10 Tips To Communicate With Your Nonverbal Child With Autism

Woman and baby girl reading on bed

There is a well-known quote that speaks to the fact that just because a child cannot physically speak, it does not mean that they do not have anything to say. This is SO true. As a pediatric speech language pathologist, specializing in working with children and families living with autism, I have seen many children that are nonverbal become very successful communicators.

But how, you wonder? If they cannot speak, how do they communicate? How do I teach my child to communicate? GREAT questions!

Here are 10 tips to help you get started:

  1. Do not underestimate your child. Just because your child cannot speak, doesn’t mean they do not have anything to say and it certainly doesn’t mean they have limited understanding. Expect more and they may surprise you!
  2. IQ is just a number. IQ is hard to measure when your child is given a test that heavily relies on verbal responses and social norms (as many of the popular intelligence tests do). It is NOT the best measure of intelligence for many children with autism. It is very challenging to gauge intelligence with standardized tests in this population so keep this in mind!
  3. Use pictures. In the beginning as you are starting to work with your child, begin with pictures. Start with pictures of your child’s favorite toys, foods, items they often request/need on a daily basis. You can go online and print off pictures from google images or take pictures of the actual items to print off. There is no “right” size, just make sure it is large enough for your child to grasp (consider their ability to pick items up in deciding what size to make the pictures).
  4. Use American Sign Language (ASL). ASL can be a successful means of communicating with your nonverbal child. They may be successful with their hands and this can give them a language they are fluent in. If nothing else, learning even just a handful of signs can help them get basic needs met. For example, teaching words like more, open, want, yes/no, and me to name a few, is a great place to start. There is a great free site that I use myself at aslpro.com with videos for each word you want to sign. Check it out!
  5. Gain your child’s attention first. Before communicating with your child, gain their attention. It can be hard for them to make eye contact but put a sticker on your nose or point to your nose and ask them to look at your nose to help direct their attention.
  6. Do not expect direct eye contact. Some children on the spectrum CAN make eye contact, but many cannot comfortably do this. Temple Grandin explained that it is physically painful for her to look someone in the eyes. She also explained that it takes away from her resources needed to think, in order to solve a problem or answer a question. In my opinion it is more important to allow a child to use all resources necessary to think, rather than pull from those resources to make eye contact (which may very well be uncomfortable for them).
  7. Give two choices, visually. You can present two choices using pictures cards and ask, “Do you want _____ or ____?” OR you can use your hands (which I do often!) where you show one hand for one option and the other hand for the second option and have your child tap the desired hand to make their selection.
  8. Use a communication device or app. There are various communication devices and apps available these days. If you google “communication apps for special needs” you will find lists of available, current apps. Many have free “lite” versions so you can give it a trial before investing in the app. If you prefer to go with another communication device, find out if your child is using any at school and/or if your child’s school team and/or private therapists can recommend a communication device and help you get that process started.
  9. Use your child’s obsession/interest. Many children have a favorite toy or obsession (e.g., trains). Use this to your advantage. Get down on your child’s level (e.g., the floor) and interact in play with them using their favorite toy. This can lead to a lot of communication (even if they are trying to climb over you if you are in the way or protesting so that you leave them alone to play).
  10. Use a combination of social stories and puppets to model communication and social interactions. You can create your own stories that show how to address particular social situations, but always pair the written story with pictures and act it out with puppets. Most of the children I work with absolutely LOVE the puppets and find them hilarious!

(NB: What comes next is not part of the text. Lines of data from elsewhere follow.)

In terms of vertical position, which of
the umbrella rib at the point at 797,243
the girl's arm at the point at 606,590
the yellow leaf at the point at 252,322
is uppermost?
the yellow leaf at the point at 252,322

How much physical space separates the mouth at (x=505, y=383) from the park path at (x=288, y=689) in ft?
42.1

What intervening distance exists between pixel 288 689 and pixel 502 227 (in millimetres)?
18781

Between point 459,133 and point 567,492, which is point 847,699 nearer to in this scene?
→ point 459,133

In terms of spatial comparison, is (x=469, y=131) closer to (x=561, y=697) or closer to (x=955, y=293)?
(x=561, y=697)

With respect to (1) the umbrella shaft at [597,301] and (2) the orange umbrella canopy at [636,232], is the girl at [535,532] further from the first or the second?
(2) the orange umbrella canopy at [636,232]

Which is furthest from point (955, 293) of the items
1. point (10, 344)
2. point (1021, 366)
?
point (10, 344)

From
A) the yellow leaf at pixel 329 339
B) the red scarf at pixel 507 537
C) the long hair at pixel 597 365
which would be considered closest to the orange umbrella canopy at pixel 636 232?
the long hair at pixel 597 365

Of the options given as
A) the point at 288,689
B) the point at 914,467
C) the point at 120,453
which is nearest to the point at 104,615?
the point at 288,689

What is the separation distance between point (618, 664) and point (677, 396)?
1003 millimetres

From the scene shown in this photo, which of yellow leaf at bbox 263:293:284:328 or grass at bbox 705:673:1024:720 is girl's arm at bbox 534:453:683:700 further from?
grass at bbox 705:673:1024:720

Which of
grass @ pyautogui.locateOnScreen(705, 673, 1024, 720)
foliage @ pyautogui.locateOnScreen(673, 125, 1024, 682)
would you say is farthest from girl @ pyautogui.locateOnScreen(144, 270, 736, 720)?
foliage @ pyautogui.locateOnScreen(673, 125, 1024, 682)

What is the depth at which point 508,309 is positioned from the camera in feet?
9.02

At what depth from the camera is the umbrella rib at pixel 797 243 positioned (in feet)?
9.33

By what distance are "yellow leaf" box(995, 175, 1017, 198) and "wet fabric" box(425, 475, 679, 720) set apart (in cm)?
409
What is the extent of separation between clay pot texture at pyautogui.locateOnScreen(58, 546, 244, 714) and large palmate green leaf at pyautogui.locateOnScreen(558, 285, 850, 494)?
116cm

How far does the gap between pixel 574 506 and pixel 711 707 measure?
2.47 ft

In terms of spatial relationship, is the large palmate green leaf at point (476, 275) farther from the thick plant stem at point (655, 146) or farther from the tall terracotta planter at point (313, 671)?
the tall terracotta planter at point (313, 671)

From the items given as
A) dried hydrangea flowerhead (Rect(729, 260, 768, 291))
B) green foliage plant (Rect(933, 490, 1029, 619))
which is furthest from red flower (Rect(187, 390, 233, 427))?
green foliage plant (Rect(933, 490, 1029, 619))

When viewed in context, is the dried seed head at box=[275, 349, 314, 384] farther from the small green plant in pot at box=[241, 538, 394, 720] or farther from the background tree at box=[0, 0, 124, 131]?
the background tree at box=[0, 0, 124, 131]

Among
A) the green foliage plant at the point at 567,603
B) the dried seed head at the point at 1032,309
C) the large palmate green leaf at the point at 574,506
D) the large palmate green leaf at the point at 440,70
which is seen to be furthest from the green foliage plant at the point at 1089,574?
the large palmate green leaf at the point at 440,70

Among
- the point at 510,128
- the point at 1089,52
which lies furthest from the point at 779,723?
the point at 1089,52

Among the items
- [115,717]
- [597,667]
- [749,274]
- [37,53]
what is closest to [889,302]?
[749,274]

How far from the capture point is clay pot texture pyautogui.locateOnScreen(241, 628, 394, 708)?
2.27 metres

I will end with one additional bonus tip: ALL behavior is communication. If you look at what your child is doing as a means of always trying to communicate with you, you will start to notice patterns and have a better idea of what your child’s behavior means. Of course not everything is communication, but much of it is! So treat it this way and you will be surprised by how often your child may actually already be communicating.

To you and your communicating child!